Reproduce the text of each item below word for word, leaving the pictures out of your answer.

(Items excerpted from a collection)
☆ ☆ ☆ ☆ ☆ ☆ ☆
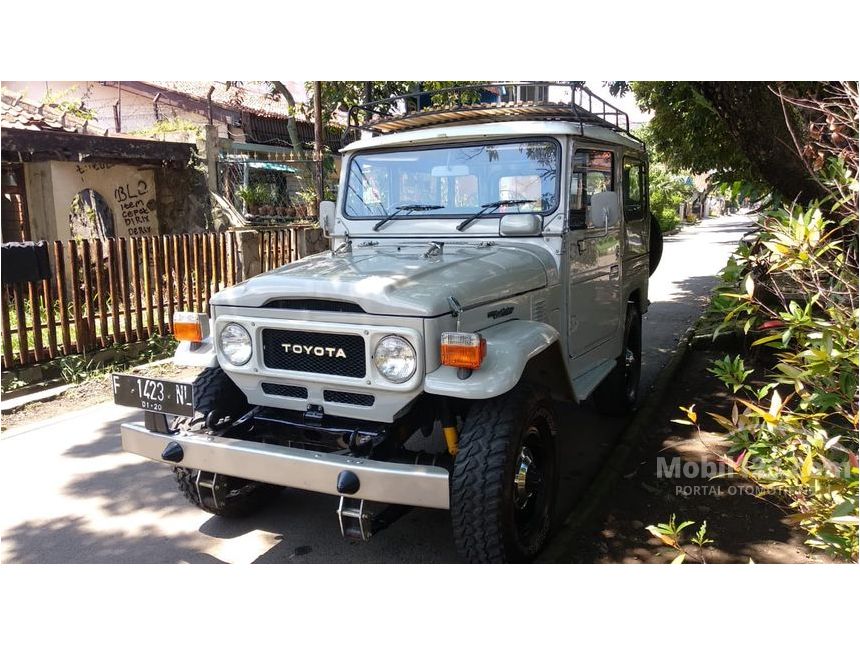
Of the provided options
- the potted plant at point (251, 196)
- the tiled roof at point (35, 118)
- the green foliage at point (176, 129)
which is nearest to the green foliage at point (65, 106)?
☆ ☆ ☆ ☆ ☆ ☆ ☆
### Answer for the task
Of the provided options
- the potted plant at point (251, 196)
- the tiled roof at point (35, 118)
- the green foliage at point (176, 129)
which is nearest to the green foliage at point (65, 106)?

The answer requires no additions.